Begin

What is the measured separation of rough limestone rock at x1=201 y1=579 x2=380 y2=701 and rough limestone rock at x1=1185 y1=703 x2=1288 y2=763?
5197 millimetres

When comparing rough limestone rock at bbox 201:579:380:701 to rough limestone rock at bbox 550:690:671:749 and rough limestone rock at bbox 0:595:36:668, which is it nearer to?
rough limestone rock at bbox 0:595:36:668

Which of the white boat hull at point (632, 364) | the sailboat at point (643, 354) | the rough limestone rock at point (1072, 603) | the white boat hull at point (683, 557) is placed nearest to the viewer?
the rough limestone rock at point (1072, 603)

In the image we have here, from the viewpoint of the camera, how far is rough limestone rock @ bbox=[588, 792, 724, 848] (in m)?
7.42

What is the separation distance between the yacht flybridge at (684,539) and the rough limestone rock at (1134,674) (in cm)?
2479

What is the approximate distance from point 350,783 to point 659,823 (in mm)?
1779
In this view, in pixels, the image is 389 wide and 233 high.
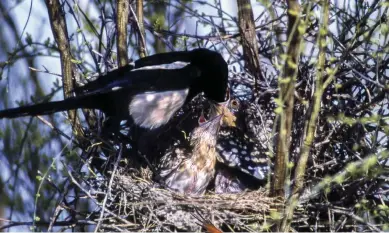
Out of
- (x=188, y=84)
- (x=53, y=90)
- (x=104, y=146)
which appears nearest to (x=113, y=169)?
(x=104, y=146)

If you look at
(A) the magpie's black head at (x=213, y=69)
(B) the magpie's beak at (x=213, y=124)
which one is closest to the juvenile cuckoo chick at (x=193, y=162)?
(B) the magpie's beak at (x=213, y=124)

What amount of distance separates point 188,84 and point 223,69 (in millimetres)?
214

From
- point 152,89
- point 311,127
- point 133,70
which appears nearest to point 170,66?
point 152,89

End

### [GIVEN REQUEST]
Repeat the material word for word, from the line containing "If you look at" through the end, including both of those lines.

### [WORKED SOLUTION]
If you look at
(A) the magpie's black head at (x=213, y=69)
(B) the magpie's beak at (x=213, y=124)
which one is closest to the juvenile cuckoo chick at (x=193, y=162)?
(B) the magpie's beak at (x=213, y=124)

What amount of distance separates point 188,84 and point 223,69 (in millimetres)?
214

From
- point 152,89
- point 311,127
- point 133,70
which appears nearest to point 170,66?
point 152,89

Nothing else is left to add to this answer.